Of course, one of the most important ways to develop a writing voice is to read and write a lot. But if we are not reading a wide variety of voices, if all we are reading has already been generated or smoothed out by AI, we will never know anything about the magic of real writing and reading. Reading books from different time periods and places reveals that language itself evolves all the time as do writing conventions. These changes occur because of minute, organic, place-based, experience-based interactions of human beings. Language is alive. It is impermanent, recreated moment to moment in infinite variety, and it decays. It’s like plant life and soil, fallen leaves and worms, castles and crumbling ruins, sheet metal shanty-towns filled with joy. Language reveals us to ourselves, the tenuous nature of our survival brimming with the mysterious fact of our existence. It only makes sense when we feel the unique truth underlying what is being said—unique because it comes from a real person on the other end, no matter how ordinary. If the words are pretty but there isn’t anyone behind it, it has no beauty and it robs us of the necessity to articulate for ourselves.

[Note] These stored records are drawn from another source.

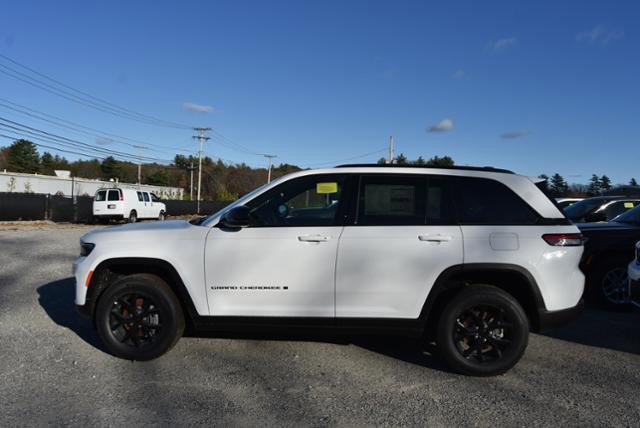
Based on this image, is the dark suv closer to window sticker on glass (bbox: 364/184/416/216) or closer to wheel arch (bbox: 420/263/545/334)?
wheel arch (bbox: 420/263/545/334)

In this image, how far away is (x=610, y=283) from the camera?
6.75 m

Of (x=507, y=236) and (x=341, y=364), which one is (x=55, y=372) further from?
(x=507, y=236)

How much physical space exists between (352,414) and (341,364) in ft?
3.19

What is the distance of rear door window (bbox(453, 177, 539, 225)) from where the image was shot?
4219 mm

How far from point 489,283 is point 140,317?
10.6 ft

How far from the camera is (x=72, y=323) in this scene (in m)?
5.63

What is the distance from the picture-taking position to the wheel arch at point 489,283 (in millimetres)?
4094

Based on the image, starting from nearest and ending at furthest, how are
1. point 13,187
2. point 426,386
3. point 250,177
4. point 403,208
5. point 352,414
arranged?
point 352,414, point 426,386, point 403,208, point 13,187, point 250,177

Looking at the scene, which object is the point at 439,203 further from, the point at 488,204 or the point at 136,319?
the point at 136,319

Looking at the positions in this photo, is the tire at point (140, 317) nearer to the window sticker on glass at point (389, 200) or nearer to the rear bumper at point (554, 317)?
the window sticker on glass at point (389, 200)

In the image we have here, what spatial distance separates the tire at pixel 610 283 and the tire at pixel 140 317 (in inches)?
225

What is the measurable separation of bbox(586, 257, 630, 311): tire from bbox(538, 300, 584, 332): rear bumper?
304 centimetres

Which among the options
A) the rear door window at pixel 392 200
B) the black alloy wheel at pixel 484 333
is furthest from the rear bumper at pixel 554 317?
the rear door window at pixel 392 200

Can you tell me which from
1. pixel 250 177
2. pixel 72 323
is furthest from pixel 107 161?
pixel 72 323
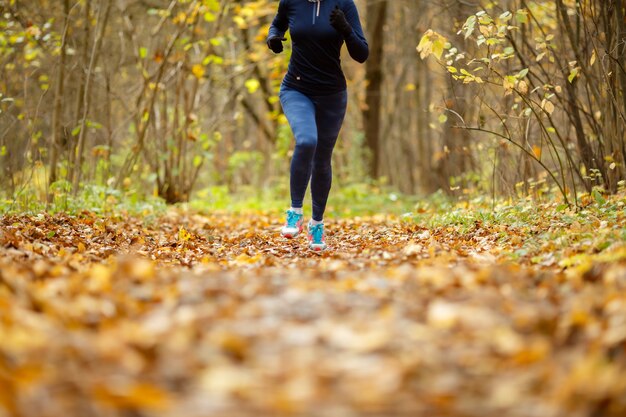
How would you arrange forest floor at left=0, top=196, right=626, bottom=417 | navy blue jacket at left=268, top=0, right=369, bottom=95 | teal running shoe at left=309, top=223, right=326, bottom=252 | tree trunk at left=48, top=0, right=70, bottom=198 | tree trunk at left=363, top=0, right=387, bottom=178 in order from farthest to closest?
tree trunk at left=363, top=0, right=387, bottom=178, tree trunk at left=48, top=0, right=70, bottom=198, teal running shoe at left=309, top=223, right=326, bottom=252, navy blue jacket at left=268, top=0, right=369, bottom=95, forest floor at left=0, top=196, right=626, bottom=417

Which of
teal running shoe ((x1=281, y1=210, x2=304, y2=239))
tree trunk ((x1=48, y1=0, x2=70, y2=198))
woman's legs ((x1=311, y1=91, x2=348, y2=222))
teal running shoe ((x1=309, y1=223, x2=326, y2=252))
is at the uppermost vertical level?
tree trunk ((x1=48, y1=0, x2=70, y2=198))

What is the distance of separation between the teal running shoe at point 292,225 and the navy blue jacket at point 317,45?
3.29 feet

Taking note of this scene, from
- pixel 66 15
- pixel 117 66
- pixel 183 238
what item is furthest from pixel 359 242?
pixel 117 66

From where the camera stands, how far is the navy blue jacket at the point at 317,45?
17.1 feet

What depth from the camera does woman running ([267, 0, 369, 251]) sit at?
202 inches

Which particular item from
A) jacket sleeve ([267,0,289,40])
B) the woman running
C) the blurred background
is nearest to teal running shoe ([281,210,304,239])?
the woman running

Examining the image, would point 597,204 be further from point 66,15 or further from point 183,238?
point 66,15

A good editor can sense the human inside the writing. Their experience and skill are important, but equally important is their capacity to relate to your message and your voice—to you, to the reality behind and beneath the words. Their job is to notice anything that gets in the way of your real voice coming through. Sometimes the obstacle is poor grammar or wordiness or improper punctuation and so on, but that is not all there is to it. And that’s all machine learning can do—follow algorithms and apply rules, patterns, conventions, and predictions. Machine learning can’t feel you or hear your voice, the trembling behind it, the music inside it, the intention behind the words not quite finding its way out. It can’t intuitively sense that breaking certain rules or conventions in specific ways might create just the right effect in a given piece of writing, or might unlock the rhythm or tone in a way that works for what a writer is trying to do. Machines can’t sense into and understand who you are and what you are trying to say because they don’t have a human experience.

That’s what human editors are for. They are not all equally skilled at this. Some editors are more like machines. But human editors are still, hands down, better than AI at supporting you in your writing process every step of the way.